Near the end of the service, Rucker went to the podium. He stood facing the audience for a long time, obviously struggling mightily for control. His voice cracked as he said softly: “I loved Leo Crane like my own blood. He was a tough cop, a good cop for most of his career. I tell you, nobody had more guts than Leo Crane. He went against gangsters, killers’ knives, and guns in the nightmare Seventy-seventh Division. As partners, we trusted each other many times in potential death situations. Leo is dead, but I still love him and always will. We shouldn’t judge him too harsly, for any one of us can be trapped and ruined if destructive circumstances mesh. He was seduced, corrupted, and destroyed by a snow-blonde demon in high heels. So, again, my friends, don’t judge him harshly, for a victim lives inside us all.”
The next day, Rucker stood dressed for the street in casual beige attire. He sipped orange juice in his sunny kitchen. He decided to get his first full meal since Crane’s death. His mind fondled a palpable vision of himself and Opal taking marriage vows after his upcoming retirement.
He pulled his Lincoln from the garage. He hoped that Opal, who had flown back to New York, wouldn’t be too stressed from completing funeral arrangements for her mother, Rebecca.

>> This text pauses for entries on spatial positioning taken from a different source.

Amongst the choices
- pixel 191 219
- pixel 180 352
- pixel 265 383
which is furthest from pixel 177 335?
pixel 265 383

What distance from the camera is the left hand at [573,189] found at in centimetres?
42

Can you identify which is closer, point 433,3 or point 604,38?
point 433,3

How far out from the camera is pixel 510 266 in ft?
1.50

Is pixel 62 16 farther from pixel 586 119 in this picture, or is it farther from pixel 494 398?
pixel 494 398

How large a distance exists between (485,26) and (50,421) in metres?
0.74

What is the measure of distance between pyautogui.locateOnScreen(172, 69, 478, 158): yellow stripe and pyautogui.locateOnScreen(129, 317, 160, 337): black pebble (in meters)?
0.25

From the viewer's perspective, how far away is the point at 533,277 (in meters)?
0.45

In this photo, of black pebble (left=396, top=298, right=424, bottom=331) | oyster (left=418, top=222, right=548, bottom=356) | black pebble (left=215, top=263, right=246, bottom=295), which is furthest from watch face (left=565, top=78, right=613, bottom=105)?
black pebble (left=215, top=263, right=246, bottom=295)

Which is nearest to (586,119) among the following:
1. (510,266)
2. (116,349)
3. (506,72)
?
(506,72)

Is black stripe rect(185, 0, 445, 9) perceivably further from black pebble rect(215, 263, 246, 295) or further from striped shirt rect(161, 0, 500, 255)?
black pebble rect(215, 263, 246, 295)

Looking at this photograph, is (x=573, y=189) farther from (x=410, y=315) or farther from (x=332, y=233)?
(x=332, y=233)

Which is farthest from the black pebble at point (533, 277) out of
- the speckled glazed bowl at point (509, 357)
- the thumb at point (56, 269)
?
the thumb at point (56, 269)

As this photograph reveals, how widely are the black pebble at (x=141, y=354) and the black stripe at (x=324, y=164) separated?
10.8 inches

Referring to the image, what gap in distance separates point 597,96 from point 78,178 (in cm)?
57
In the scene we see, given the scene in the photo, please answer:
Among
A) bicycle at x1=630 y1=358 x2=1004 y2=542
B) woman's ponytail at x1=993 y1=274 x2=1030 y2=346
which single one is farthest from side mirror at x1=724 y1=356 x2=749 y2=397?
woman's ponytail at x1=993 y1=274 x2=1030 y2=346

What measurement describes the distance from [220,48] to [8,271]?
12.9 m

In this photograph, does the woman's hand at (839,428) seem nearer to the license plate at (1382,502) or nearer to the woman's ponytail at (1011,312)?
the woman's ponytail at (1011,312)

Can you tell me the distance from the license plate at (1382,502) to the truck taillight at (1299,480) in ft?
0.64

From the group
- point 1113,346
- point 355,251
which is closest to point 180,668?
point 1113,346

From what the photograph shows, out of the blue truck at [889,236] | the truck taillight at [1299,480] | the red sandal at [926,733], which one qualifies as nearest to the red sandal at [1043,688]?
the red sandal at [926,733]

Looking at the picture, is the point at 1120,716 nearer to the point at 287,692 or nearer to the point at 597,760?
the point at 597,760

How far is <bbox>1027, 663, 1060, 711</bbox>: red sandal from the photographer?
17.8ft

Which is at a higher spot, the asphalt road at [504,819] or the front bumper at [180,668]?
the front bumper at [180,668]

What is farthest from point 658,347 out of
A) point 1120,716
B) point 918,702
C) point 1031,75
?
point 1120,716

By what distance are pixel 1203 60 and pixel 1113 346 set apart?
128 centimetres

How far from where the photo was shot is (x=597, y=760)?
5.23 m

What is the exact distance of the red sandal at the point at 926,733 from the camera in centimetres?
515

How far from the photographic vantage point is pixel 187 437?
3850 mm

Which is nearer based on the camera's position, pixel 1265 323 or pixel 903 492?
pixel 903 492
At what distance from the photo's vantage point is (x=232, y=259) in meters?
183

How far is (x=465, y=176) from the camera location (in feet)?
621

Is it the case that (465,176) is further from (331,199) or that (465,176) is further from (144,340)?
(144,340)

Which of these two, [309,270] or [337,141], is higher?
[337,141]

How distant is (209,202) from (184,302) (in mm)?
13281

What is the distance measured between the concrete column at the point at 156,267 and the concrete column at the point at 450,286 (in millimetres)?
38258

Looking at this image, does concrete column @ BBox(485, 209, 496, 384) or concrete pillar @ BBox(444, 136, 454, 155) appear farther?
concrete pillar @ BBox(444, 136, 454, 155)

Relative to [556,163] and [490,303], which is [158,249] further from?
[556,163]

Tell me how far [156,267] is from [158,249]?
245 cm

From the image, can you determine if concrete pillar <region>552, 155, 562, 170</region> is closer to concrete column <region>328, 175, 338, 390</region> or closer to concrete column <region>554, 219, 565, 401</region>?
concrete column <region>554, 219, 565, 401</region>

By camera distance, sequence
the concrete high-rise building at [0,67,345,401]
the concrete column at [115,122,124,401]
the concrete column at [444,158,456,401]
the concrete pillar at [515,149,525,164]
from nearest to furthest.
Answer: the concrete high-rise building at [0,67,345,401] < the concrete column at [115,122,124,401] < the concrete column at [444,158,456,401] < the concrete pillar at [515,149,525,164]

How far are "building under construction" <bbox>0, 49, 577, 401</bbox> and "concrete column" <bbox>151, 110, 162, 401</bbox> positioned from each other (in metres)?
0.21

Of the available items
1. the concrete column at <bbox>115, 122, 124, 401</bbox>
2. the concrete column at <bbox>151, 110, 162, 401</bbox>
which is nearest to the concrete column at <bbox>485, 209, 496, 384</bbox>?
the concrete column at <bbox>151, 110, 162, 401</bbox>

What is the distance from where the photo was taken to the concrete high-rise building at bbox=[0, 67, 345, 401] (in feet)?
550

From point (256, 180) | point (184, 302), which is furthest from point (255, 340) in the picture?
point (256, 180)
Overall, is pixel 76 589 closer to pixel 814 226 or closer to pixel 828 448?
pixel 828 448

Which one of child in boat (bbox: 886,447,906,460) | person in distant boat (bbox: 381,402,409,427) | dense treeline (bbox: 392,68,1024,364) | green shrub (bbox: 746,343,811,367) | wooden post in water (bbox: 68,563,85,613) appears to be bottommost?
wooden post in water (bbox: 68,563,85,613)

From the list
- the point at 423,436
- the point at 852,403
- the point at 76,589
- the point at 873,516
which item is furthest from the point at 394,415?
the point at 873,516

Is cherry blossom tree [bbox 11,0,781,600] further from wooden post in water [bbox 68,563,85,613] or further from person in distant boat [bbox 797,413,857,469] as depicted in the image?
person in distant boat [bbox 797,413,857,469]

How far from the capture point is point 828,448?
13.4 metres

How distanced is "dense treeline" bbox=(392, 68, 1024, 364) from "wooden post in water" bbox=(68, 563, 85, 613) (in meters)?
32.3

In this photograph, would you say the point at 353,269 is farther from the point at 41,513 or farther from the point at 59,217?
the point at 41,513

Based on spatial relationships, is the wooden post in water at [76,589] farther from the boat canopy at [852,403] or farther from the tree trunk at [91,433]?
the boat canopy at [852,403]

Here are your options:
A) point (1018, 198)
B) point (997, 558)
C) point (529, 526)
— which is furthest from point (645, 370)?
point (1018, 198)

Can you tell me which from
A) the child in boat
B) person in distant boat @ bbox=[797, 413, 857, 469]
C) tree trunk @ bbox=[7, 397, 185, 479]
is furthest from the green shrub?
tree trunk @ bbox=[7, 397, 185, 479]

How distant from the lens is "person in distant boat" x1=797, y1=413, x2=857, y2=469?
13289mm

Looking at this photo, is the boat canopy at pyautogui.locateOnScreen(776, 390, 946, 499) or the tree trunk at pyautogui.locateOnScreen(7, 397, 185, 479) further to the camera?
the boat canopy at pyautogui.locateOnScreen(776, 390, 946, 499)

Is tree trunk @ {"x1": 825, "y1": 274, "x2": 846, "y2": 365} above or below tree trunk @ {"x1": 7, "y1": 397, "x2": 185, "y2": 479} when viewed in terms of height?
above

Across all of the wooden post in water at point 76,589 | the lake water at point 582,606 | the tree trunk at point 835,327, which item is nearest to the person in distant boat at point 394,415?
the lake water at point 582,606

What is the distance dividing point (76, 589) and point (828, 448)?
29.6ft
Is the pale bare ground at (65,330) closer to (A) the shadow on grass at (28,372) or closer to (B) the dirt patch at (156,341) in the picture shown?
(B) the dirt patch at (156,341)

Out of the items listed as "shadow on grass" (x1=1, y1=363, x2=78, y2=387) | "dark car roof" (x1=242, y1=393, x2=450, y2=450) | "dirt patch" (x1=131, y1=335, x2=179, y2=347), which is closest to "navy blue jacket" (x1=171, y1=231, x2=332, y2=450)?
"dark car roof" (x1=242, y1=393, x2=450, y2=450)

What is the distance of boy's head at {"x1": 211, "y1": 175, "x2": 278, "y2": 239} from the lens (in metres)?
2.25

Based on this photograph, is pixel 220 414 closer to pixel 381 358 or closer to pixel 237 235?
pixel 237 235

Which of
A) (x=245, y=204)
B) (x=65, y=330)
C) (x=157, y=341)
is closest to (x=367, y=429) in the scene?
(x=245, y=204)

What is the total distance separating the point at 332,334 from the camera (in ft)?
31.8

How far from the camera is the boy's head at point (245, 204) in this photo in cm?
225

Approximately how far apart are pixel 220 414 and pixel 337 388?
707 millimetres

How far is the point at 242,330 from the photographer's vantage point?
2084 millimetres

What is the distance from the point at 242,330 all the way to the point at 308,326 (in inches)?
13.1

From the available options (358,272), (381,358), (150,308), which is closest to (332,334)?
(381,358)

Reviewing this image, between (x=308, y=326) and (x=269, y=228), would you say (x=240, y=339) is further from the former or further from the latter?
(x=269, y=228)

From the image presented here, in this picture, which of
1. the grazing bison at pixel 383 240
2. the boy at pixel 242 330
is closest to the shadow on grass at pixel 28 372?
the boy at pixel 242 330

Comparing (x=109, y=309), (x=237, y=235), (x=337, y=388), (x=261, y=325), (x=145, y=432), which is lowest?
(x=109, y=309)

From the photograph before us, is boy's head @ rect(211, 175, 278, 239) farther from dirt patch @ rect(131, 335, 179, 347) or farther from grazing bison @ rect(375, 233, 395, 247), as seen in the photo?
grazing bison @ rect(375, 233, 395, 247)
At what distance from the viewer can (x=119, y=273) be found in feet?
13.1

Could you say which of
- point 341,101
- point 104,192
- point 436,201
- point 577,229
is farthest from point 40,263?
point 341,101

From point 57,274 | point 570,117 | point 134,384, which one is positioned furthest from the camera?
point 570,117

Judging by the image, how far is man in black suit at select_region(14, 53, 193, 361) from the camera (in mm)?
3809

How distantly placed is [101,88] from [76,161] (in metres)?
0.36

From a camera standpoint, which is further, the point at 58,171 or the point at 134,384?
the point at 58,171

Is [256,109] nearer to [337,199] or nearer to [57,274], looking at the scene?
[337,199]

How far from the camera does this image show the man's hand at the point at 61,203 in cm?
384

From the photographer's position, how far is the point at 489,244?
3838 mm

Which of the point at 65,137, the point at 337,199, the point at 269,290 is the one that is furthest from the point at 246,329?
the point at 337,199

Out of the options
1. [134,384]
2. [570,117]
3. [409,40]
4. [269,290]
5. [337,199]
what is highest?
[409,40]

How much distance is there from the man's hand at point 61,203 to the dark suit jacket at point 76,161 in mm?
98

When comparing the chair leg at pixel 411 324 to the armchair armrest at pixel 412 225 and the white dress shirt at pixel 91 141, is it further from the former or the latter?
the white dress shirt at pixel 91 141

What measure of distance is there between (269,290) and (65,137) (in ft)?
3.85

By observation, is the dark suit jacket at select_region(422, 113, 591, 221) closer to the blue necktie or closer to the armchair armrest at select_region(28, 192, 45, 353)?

He headed for Carl’s Jr. on the corner of Sunset and Western. He glanced at noon on his watch. He had three hours before the briefing of his first shift squad.
He drove into the restaurant parking lot. He cut off the air conditioning and lowered the two front windows, to avoid brief oven heat inside when he returned.
He entered the restaurant. He felt unweighted, almost serene, in the pleasant hum of diners’ conversation, as a peachy-faced waitress with balletic grace served his steak. He didn’t see Shetani park the Jeep on Western and move into the restaurant parking lot.
Shetani slipped into the spacious Lincoln. He lay down on the rear floorboards and pressed his body against the backs of the front seats. He had decided that if Rucker resisted kidnap, he’d blow him away on the lot and take his escape chances. He had a silencer on his .45, and he knew that corpses in cars were seldom quickly discovered. Either way, Rucker had to die today. Tuta’s death had to be avenged.
He got a flash of the snow-blond mane of a woman standing near the Lincoln. He tensed, thinking how killing Petra again on the lot would foul up everything. He raised his head to peer at the middle-aged woman entering the car. He relaxed as she drove away. He used isometrics on his legs and arms to prevent stiffness while he waited. He knew he was virtually invisible, clad in black, lying on the black carpet of the machine.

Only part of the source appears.